§ **PAGE EXCERPT**:
*****

Automatic binary data reconstruction for minimum size delta compression

(1.1) By Warren Young (wyoung) on 2019-07-21 08:15:54 edited from 1.0 [source]

I've previously published an article giving ad hoc methods for getting maximum delta compression and minimum chance of merge conflicts in binary data format files. These methods are effective for many file types, but they don't work for all file formats, and they're annoying to use even when they're possible.

It would be better if Fossil had a built-in method for applying such methods automatically.

Simply building file type reconstruction into Fossil isn't practical, even for the most popular file types. That would effectively require building libavformat, sox, MagickCore, Pandoc, and more into Fossil. One of Fossil's primary value propositions over its competition is low dependence on third-party libraries. It's not sufficiently worth solving this problem to destroy that value.

Therefore, I suggest an alternative: locally-configured plugin-style file reconstruction:

Configuration

To the current *-glob settings, add a new one, reconstruct-glob:

  pandoc.sh *.doc, *.docx, *.pdf, *.epub
  ffmpeg.sh *.mov, *.mp4, *.avi
  sox.sh *.mp4

The file format differs slightly in that the first word on is a script that Fossil launches with a defined argument format to decompress the raw file to a temporary form which Fossil can then apply delta compression to.

These scripts must adhere to an API defined in the following sections.

Argument Format

These scripts most likely wrap other tools, possibly even separate de-compression and re-compression back-end program. That's a local implementation detail.

The script figures out what to do based in part on the arguments passed to it:

  usage: fossil-reconstruct-pandoc <-cd> input_file temp_dir

  -c: compress input_file to temp_dir
  -d: decompress input_file to temp_dir

The temp dir is not merely a good idea, it's outright required for cases such as OpenXML documents, which are Zip files that contain multiple internal sub-document files. The tool decides how to unpack such files into a directory tree. Fossil just iterates over that tree, applies addremove-like logic to the files it finds, and delta-compresses the resulting file set as a single artifact.

Status Codes

Reconstruction scripts need to communicate the resulting state through use of predefined exit status codes: 0 for success, 1 for "refuse to process,", 2 for "missing reconstruction script", 3 for "missing external dependency," 4 for I/O error, etc.

*****

§ **DATA BELOW**:
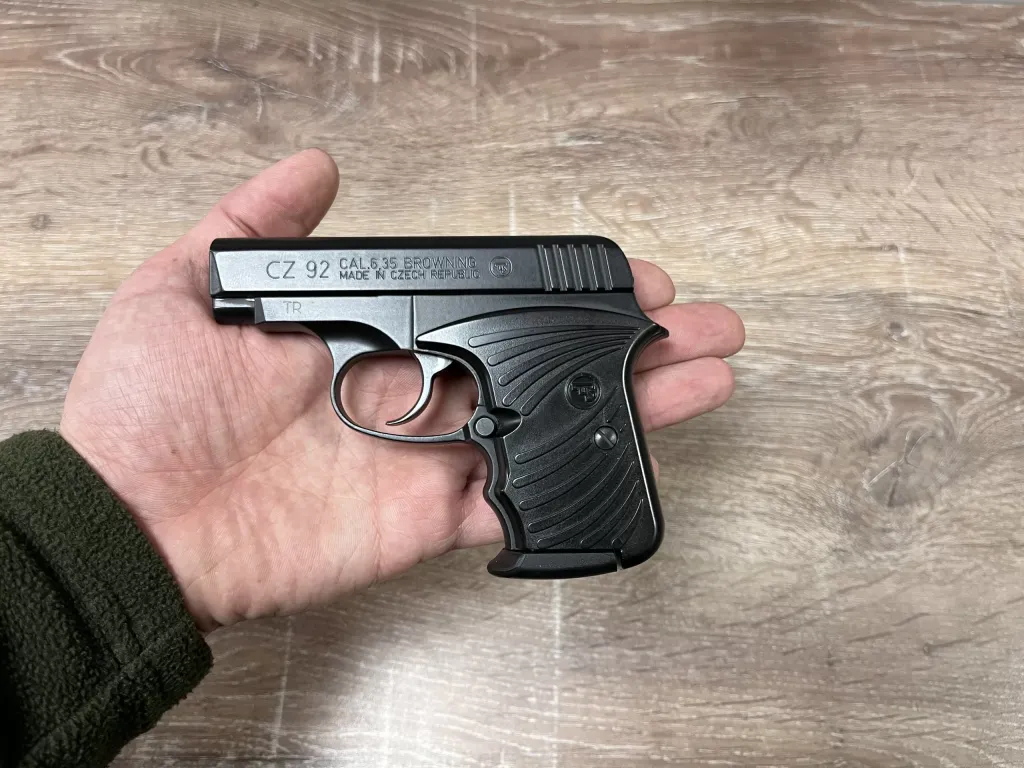Cz 92 6Mm - 3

*****

§ **EXERCISE SET**:
[1] In the forum post on binary data reconstruction, which exit status code means "missing external dependency"?
[2] Continue the forum post on binary data reconstruction, starting after its last sentence.
The data placed after the forum post on binary data reconstruction is separate material.

§ **ANSWERS TO THE PROBLEMS**:
[1] 3

[2]
These codes need to be stable over the long term, potentially decades. Obsoleted values thus can never be reused. That argues against clever schemes like in HTTP, where we define sub-ranges for different groups of codes, since we only have 255 values to play with on some platforms. We should just extend the list as it evolves over time, even though that will likely create a messy scheme over time.

Code 1: Refuse to Process

This mechanism must have a way for the plugin to say "I can't usefully process this file" since the globs above might be overly-grabby.

The "*.mp4" case above is a good example. Most MP4 files (a.k.a. ISO media) contain H.264 or H.265-compressed video, which cannot usefully be reconstructed in this manner. But not all! There are lossless codecs suitable for use in MP4 containers such as ProRes which can be reconstructed in a way that will improve delta compression.

Rather than impose a naming scheme to allow a Fossil glob to uniquely match only ProRes MP4s, we want a method for the plugin to reject files based on content, giving the current behavior in Fossil: best-effort binary diffs.

Code 2: Missing Reconstruction Script

To use a repository with artifacts produced using this feature, you need the set of scripts in order to open the repo. Where will Fossil look for them?

You might think that it would be a good idea to store these scripts in the repo itself, such as $CKOUT/.fossil-reconstruct. I don't think so, for several reasons:

Historical scripts might not run on modern platforms. (Thus the occasional need to autoreconf an old Autotools-based tarball to get it to build on a modern system.)
Projects tend to expand their set of platforms, so you need to improve existing scripts and add new ones to cover additional platforms. You might have coded your scripts to avoid problem #1 across 12 versions of Linux, but you probably won't be able to open such a repo on Windows short of requiring Cygwin or WSL.
It creates a dependency ordering problem, where Fossil might need to seek forward in the artifact stream to find the reconstruction scripts before it can process earlier artifact data.

I believe we should store such scripts in one of the Fossil configuration tables, much as we handle skinning today. The current scripts are expected to run on all supported check-out and server platforms for that repository, and they're expected to process all historical artifacts.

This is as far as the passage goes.